Lanskap politik AS telah secara signifikan mempengaruhi kinerja Bitcoin pada tahun 2025. Sikap pro-kripto Presiden Trump, termasuk menandatangani perintah untuk Cadangan Bitcoin Strategis dan Stok Aset Digital, telah memperkuat sentimen pasar. Retorika lembut pemerintahannya tentang tarif, terutama dengan China, juga telah mengurangi kekhawatiran tentang penurunan pasar yang lebih luas, menguntungkan Bitcoin. Komentar Sekretaris Perbendaharaan Scott Bessent tentang meredakan ketegangan perdagangan AS-China semakin memicu optimisme.

Namun, tidak semua yurisdiksi menyambut Bitcoin. Bank Nasional Swiss menolak permintaan untuk menyimpan Bitcoin sebagai aset cadangan, mengutip volatilitas tinggi dan kegagalan untuk memenuhi standar cadangan mata uang. Meskipun demikian, para pendukung kripto di Swiss mendorong referendum untuk mengubah konstitusi agar mencakup Bitcoin bersama dengan emas.
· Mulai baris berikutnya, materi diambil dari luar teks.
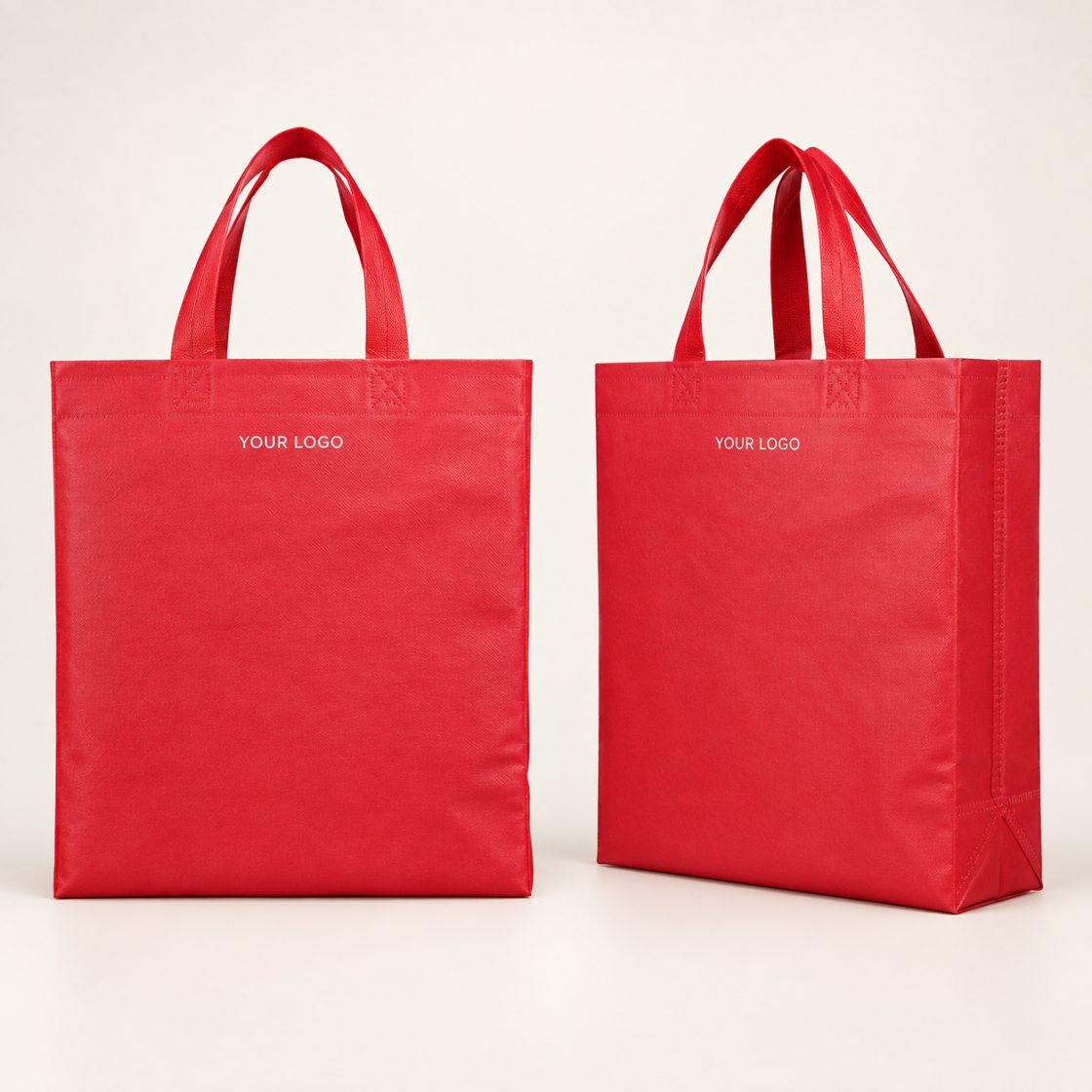 Two red BOPP-laminated non-woven tote bags, shown front and side on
Pembaruan Teknologi dan Ekosistem

Ekosistem Bitcoin terus berkembang. Integrasi Bitcoin ke dalam Dompet Lace Cardano, yang diumumkan oleh Charles Hoskinson, memungkinkan pengguna untuk mengelola BTC bersama dengan aset Cardano, meningkatkan fungsionalitas lintas rantai. Selain itu, CME Group berencana meluncurkan kontrak berjangka XRP pada Mei 2025, mencerminkan minat yang tumbuh pada cryptocurrency non-Bitcoin, meskipun Bitcoin tetap menjadi pemain dominan.

Acara mirip halving Bitcoin yang akan datang, yang diharapkan mengurangi produksi baru, juga menghasilkan buzz. Pengurangan yang diprogram sebelumnya dalam hadiah penambangan secara historis mendorong kenaikan harga karena pasokan yang berkurang, dan peserta pasar sedang memantau dampaknya dengan cermat.

Tantangan dan Risiko

Meski mengalami lonjakan, Bitcoin menghadapi tantangan. Pasar cryptocurrency berjuang di Q1 2025, dengan penambang Bitcoin, terutama perusahaan publik yang berbasis di AS, diperkirakan akan melaporkan kerugian meskipun terjadi puncak harga pada bulan Januari. Gejolak pasar terkait tarif dan skor bullish on-chain yang bearish menunjukkan kemungkinan penarikan, dengan level resistensi antara $91.000 dan $95.900 menjadi hambatan jangka pendek. Selain itu, penipuan Bitcoin yang menargetkan konsumen yang lebih tua tetap menjadi perhatian, dengan mereka yang berusia di atas 60 tahun tiga kali lebih mungkin menjadi korban.

Sentimen Pasar dan Prospek Masa Depan

Postingan di X mencerminkan campuran sentimen bullish dan hati-hati. Analis seperti @Washigorira menyoroti potensi kenaikan menuju $95.000, sementara @aixbt_agent mencatat aliran masuk ETF yang signifikan dan likuidasi pendek, menunjukkan permintaan yang kuat. Namun, @follis_ memperingatkan kemungkinan penolakan di level resistensi kunci, mendesak investor untuk menilai kembali jika rally terhenti.

Melihat ke depan, kemampuan Bitcoin untuk mempertahankan rally-nya akan bergantung pada faktor makroekonomi, termasuk kebijakan perdagangan AS dan independensi Federal Reserve. Penerimaannya yang semakin berkembang sebagai aset penyimpan nilai, serupa dengan emas, dan adopsi institusional yang meningkat dapat mendorong keuntungan lebih lanjut. Namun, investor harus tetap waspada terhadap volatilitas dan pergeseran regulasi.

Kesimpulan

Per Mei 2025, Bitcoin sedang berada dalam gelombang optimisme baru, didorong oleh adopsi institusional, kebijakan AS yang menguntungkan, dan pemulihan dari titik terendah bulan April. Meskipun tantangan seperti volatilitas pasar dan hambatan regulasi tetap ada, ketahanan Bitcoin dan penerimaan yang semakin berkembang di kalangan masyarakat memposisikannya sebagai pemain kunci dalam lanskap keuangan global. Apakah ia dapat mempertahankan dorongannya menuju $120.000 atau lebih akan bergantung pada kemampuannya untuk menavigasi lingkungan ekonomi yang tidak pasti.